Reproduce the listing below word for word, leaving out the pictures.

======== Raw data ========

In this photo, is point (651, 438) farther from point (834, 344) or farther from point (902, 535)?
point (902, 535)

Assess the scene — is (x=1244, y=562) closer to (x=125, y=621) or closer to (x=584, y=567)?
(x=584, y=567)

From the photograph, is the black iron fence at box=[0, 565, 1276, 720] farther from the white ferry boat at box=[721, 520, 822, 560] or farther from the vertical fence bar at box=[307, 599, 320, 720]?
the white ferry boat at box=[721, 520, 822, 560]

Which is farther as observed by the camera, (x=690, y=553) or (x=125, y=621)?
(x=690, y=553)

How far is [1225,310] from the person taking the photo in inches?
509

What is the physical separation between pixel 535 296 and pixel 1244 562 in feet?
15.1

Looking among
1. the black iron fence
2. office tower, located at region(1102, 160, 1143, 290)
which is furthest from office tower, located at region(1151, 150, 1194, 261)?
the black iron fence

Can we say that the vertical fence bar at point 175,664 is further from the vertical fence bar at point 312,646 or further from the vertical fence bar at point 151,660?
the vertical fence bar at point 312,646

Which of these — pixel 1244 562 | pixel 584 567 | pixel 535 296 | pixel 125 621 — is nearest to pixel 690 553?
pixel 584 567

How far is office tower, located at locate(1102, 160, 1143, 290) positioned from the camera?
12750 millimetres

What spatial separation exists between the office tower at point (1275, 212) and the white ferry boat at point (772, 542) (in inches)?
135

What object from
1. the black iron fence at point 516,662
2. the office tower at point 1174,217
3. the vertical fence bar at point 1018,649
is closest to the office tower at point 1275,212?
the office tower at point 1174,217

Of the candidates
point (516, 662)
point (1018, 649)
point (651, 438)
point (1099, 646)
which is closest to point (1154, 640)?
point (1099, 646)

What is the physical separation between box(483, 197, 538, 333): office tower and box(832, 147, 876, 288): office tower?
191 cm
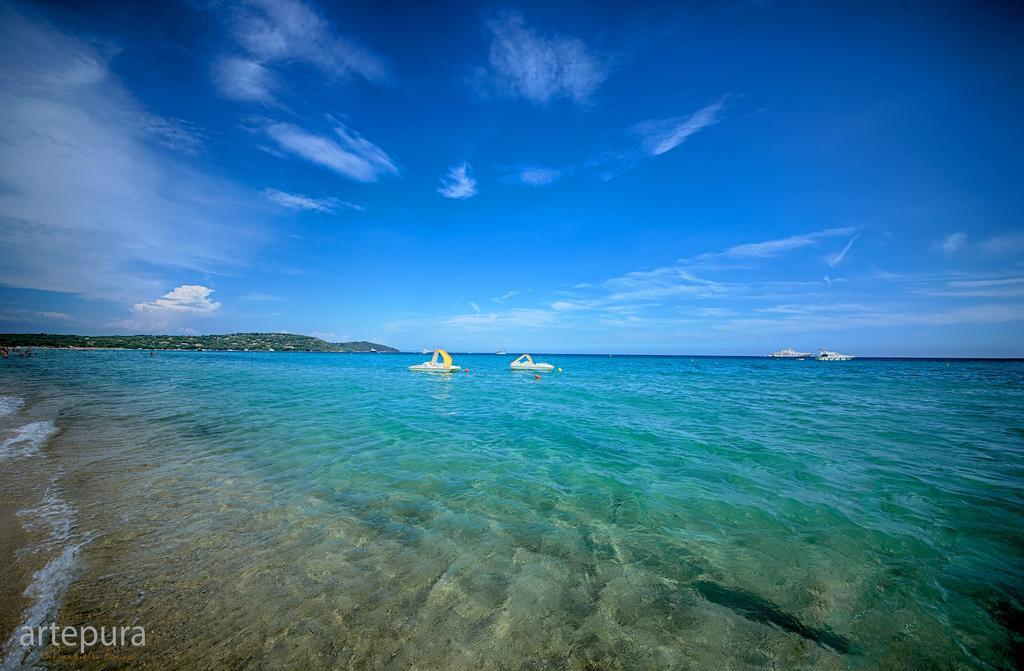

========

Exercise output>
In this photo, is point (651, 438) farther from point (834, 344) or farther from point (902, 535)?
point (902, 535)

Assess the scene — is (x=1244, y=562) closer to (x=125, y=621) or closer to (x=584, y=567)?
(x=584, y=567)

From the photograph, is the black iron fence at box=[0, 565, 1276, 720] farther from the white ferry boat at box=[721, 520, 822, 560] or farther from the vertical fence bar at box=[307, 599, 320, 720]?
the white ferry boat at box=[721, 520, 822, 560]

Which is farther as observed by the camera, (x=690, y=553) or (x=125, y=621)?
(x=690, y=553)

How far is [1225,310] from the person taking the photo in inches?
509

What is the physical separation between pixel 535 296 and pixel 1244 562 in feet?
15.1

Looking among
1. the black iron fence
2. office tower, located at region(1102, 160, 1143, 290)
which is furthest from office tower, located at region(1151, 150, 1194, 261)?
the black iron fence

Can we say that the vertical fence bar at point 175,664 is further from the vertical fence bar at point 312,646 or further from the vertical fence bar at point 151,660?
the vertical fence bar at point 312,646

Which of these — pixel 1244 562 | pixel 584 567 | pixel 535 296 | pixel 125 621 — is nearest to pixel 690 553?
pixel 584 567

How far is office tower, located at locate(1102, 160, 1143, 290) positioned from the camera?
12750 millimetres

What spatial separation exists between the office tower at point (1275, 212) and the white ferry boat at point (772, 542) (in inches)?
135

What object from
1. the black iron fence at point 516,662
2. the office tower at point 1174,217
3. the vertical fence bar at point 1018,649
is closest to the office tower at point 1275,212?
the office tower at point 1174,217

Of the candidates
point (516, 662)
point (1018, 649)
point (651, 438)
point (1099, 646)
which is closest to point (1154, 640)?
point (1099, 646)

What is the physical separation between box(483, 197, 538, 333): office tower and box(832, 147, 876, 288): office tower?
191 cm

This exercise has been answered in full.